Türk müziğinin önemli isimlerinden biri olan Edip Akbayram, 75 yaşında hayatını kaybetti. Çoklu organ yetmezliği nedeniyle 2 Mart 2025’te yaşamını yitiren usta sanatçı için Harbiye Cemal Reşit Rey Konser Salonu'nda saat 11:00'de bir veda töreni düzenleniyor. Törenin ardından cenazesi, Teşvikiye Camii’ndeki öğle namazının ardından Karacaahmet Mezarlığı'na defnedilecek.
Edip Akbayram kimdir?
29 Aralık 1950’de Gaziantep'te dünyaya gelen Edip Akbayram, henüz dokuz aylıkken çocuk felcine yakalanmıştı. Çocukluğundan itibaren müziğe olan tutkusu devam eden Akbayram, lise yıllarında kendi orkestralarını kurarak müziğe adım atmıştı. Akbayram’ın ilk plağı "Kendim Ettim Kendim Buldum"u lise yıllarında yapmış ve ardından müziğin zirvesine tırmanmıştı.
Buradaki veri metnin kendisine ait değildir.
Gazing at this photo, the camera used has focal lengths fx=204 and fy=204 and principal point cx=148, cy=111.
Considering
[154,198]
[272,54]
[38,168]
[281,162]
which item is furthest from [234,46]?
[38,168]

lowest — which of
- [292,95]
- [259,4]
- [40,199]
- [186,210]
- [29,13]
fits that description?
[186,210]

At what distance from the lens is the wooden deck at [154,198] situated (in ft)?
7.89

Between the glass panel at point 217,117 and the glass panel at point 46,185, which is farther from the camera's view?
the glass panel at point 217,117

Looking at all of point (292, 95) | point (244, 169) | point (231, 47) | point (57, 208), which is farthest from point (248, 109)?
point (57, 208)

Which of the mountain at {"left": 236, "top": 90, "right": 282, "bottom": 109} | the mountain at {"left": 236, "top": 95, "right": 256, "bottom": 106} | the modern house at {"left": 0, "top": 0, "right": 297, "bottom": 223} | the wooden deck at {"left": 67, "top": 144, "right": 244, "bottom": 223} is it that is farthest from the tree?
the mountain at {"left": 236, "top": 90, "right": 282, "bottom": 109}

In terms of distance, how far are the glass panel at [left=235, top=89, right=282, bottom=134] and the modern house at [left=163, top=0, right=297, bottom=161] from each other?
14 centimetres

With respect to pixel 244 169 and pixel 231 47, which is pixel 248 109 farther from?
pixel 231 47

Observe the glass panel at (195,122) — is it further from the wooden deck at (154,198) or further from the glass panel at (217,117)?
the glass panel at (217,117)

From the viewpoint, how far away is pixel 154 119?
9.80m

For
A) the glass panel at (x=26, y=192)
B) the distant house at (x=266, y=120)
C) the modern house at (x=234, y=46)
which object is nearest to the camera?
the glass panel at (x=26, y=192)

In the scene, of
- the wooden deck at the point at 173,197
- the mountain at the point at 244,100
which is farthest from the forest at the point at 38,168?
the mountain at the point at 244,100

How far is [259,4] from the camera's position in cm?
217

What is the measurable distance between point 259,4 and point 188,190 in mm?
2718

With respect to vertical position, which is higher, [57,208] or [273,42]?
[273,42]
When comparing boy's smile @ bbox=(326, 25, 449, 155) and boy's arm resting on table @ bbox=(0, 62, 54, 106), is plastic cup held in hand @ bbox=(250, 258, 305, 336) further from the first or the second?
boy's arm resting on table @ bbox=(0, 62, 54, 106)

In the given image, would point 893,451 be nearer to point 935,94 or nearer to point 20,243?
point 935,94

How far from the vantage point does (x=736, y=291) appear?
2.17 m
İstanbul’a geldikten sonra müzik kariyerine hız veren sanatçı, 1971’de Altın Mikrofon Yarışması'na katılarak birinci olmuş ve Anadolu pop müziğinin önemli isimlerinden biri haline gelmiştir. "Aldırma Gönül" ve "Eşkiya Dünyaya Hükümdar Olmaz" gibi parçalarla büyük başarılar yakalamıştır. Sanatçının müziği, toplumsal sorunlara duyarlı şarkılarla halkın sesi olmuştur.
“EDİP BÜYÜK SERVETLER BIRAKMADI AMA HALKIN GÖNLÜNDE ÖYLE BİR SERVET BIRAKTI”
Törende konuşan sanatçı Zülfü Livaneli, şunları söyledi:
“Edip’in de bir zamanlar söylediği gibi sanatçılar fiziken direniyorlar sanatlarıyla direniyorlar. Sanatlarıyla direniyorlar. O yüzden Edip Akbayram’ın direnişi bitmedi. Uzun yıllar Türkiye’nin varlığında direnişi devam edecek. Hepimiz biliyoruz ki hayatı boyunca dik durdu. Fakat bu Türkiye’de çok zor. Çünkü fırtınaya tutulmuş bir gemi gibi savrulurken sizin dik durmanız demek o dalgalarla mücadele etmeniz demek. Türkiye’de hayat sizi sürekli sınıyor. Sivil darbe oluyor buna karşı durmanız gerekiyor. Sivas’ta aydınlarımız yakılıyor, ona dik durmanız gerekiyor. Sürekli sınanıyorsunuz. O fırtınalı gemide Homeros’un destanındaki gibi kendinizi bir vicdan direğine bağlamanız gerekiyor. Edip belki ailesine çok büyük servetler bırakmadı ama halkın gönlünde öyle bir servet bıraktı ki bu hiçbir şeyle ölçülemez.”
Edip Akbayram'ın duruşu...
Edip Akbayram, sanatını toplum için yapmış, şarkılarında emekçi insanların sorunlarına dikkat çekmiştir. Sanatını sadece estetik kaygılarla değil, toplumsal sorunları dile getiren bir araç olarak kullanmıştır. "Emek en yüce değerdir. Sanatçı günlük hayattan beslenen insandır," diyen Akbayram, şarkılarında işçilerin, emeklilerin ve üniversite öğrencilerinin sesi olmuştur.
Akbayram, müziğinde sadece eğlence değil, aynı zamanda toplumun sorunlarını da ele almış, "Sanat paylaşmaktır, doğruluktur, güzelliktir, umuttur" diyerek sanatın misyonunu tanımlamıştır. Ünlü sanatçı, yurtdışında konserler verirken dünyanın kirlenmesine ve çevresel sorunlara da değinmiş, "Biz öyle bir toplumduk ki düşene elimizi uzatıp kaldırırdık. Şimdi düşene tekme vuran bir toplum haline geldik," diyerek toplumsal değişimin olumsuz yönlerine dikkat çekmiştir.
Veda Mesajı
Edip Akbayram son röportajında, "Ülkemin güneşine kurban olurum," diyerek, yaşadığı ülkedeki güzelliklere duyduğu hayranlığı dile getirmişti. Sanatçının hayatı, halkın sorunlarıyla iç içe geçen bir müzikle şekillenmiş ve toplumsal bir misyon üstlenmiştir.